Fixing desktop icons

At this point, you can install web servers, development tools, and even GUI tools like Firefox, Thunderbird, and Visual Studio Code, and have then run side by side with Chromebook applications. In most cases, things will "just work", but for some applications, you will see a default penguin icon instead of the one associated with your application. Firefox and Thunderbird don't have this problem, but Visual Studio Code does. Perhaps it is because it is a Snap Application.

The fix is to copy the desktop and pixmap files to your .local environment:

mkdir -p ~/.local/share/pixmaps
cp /snap/code/current/snap/gui/com.visualstudio.code.png ~/.local/share/pixmaps
cp /snap/code/current/snap/gui/code.desktop ~/.local/share/applications

Finally, you will need to change three lines in the code.desktop file in your ~/.local directory.

First, you will need to change Exec=code to specify the full path, namely Exec=/snap/bin/code.

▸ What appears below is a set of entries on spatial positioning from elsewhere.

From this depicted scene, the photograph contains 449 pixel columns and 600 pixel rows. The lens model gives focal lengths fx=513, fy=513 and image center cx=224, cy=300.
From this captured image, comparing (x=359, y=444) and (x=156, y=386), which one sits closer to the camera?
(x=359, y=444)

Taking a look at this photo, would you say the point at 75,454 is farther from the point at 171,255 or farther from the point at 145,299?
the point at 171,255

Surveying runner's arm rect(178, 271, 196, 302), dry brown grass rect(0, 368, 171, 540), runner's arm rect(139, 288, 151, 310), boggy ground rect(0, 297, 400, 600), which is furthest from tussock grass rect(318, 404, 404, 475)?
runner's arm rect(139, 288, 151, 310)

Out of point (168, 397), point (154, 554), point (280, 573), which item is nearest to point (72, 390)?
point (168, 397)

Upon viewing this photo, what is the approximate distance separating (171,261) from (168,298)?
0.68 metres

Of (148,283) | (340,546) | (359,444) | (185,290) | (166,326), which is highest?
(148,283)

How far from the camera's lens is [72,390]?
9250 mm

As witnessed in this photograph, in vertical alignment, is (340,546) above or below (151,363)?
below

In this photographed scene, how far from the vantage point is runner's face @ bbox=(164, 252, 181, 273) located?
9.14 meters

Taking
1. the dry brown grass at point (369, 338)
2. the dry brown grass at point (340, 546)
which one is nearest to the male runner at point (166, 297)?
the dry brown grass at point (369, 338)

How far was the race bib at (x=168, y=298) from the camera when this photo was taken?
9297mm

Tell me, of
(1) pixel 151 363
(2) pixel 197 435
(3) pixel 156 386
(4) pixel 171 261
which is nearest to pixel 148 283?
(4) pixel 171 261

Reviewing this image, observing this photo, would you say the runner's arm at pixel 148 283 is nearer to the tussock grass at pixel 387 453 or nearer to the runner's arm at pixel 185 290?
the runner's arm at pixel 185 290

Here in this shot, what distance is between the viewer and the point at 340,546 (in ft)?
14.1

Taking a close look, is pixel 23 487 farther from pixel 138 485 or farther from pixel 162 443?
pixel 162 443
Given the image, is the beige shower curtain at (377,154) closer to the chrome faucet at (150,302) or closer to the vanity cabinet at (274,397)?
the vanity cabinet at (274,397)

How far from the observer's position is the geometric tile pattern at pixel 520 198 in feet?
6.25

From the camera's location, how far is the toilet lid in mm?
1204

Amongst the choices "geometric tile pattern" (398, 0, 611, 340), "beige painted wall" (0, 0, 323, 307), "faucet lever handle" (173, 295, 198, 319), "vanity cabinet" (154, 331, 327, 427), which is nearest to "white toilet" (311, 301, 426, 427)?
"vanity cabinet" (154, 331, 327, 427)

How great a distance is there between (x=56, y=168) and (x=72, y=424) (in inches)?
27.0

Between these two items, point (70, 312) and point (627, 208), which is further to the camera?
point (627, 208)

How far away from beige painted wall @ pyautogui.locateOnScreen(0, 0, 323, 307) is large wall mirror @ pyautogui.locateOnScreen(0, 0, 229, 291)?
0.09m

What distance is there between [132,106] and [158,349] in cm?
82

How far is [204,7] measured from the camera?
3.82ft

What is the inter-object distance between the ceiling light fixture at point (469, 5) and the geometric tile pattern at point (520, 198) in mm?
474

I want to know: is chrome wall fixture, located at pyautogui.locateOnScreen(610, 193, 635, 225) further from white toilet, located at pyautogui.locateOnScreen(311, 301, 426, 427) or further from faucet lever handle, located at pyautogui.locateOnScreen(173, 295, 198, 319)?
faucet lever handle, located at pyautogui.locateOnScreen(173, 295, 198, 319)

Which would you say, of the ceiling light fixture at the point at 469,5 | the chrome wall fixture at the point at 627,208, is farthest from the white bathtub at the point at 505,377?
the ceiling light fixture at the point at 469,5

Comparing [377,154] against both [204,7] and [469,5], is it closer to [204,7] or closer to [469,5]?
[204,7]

Next, in the two places where Icon= is defined, you will need to replace this with the path to the icon that you copied into your .local directory. In my case, the resulting lines look as follows:


Once these changes are made, you should be able to launch the application using the Launcher in the lower left hand corder of the screen, by clicking on the circle, entering code into the search box and then clicking on the Visual Studio Code icon. Once launched, the application will appear in the shelf at the bottom of the screen. Right clicking on this icon will give you the option to pin the application to the shelf.

Closing thoughts

It is still a beta, and the installation instructions (above) are still a bit daunting. More importantly, things that used to work can stop working at any time, like, for example, Ubuntu 18.04.

That being said, it is a full, no-compromise Ubuntu. I've developed and tested code using this setup. I even have installed my full development environment using Puppet.

The only glitch I do see is occasionally GUI applications don't receive keystrokes. This is generally fixed by switching focus to Chromebook application and then back again. Once the application is able to process keystrokes, it remains able to do so.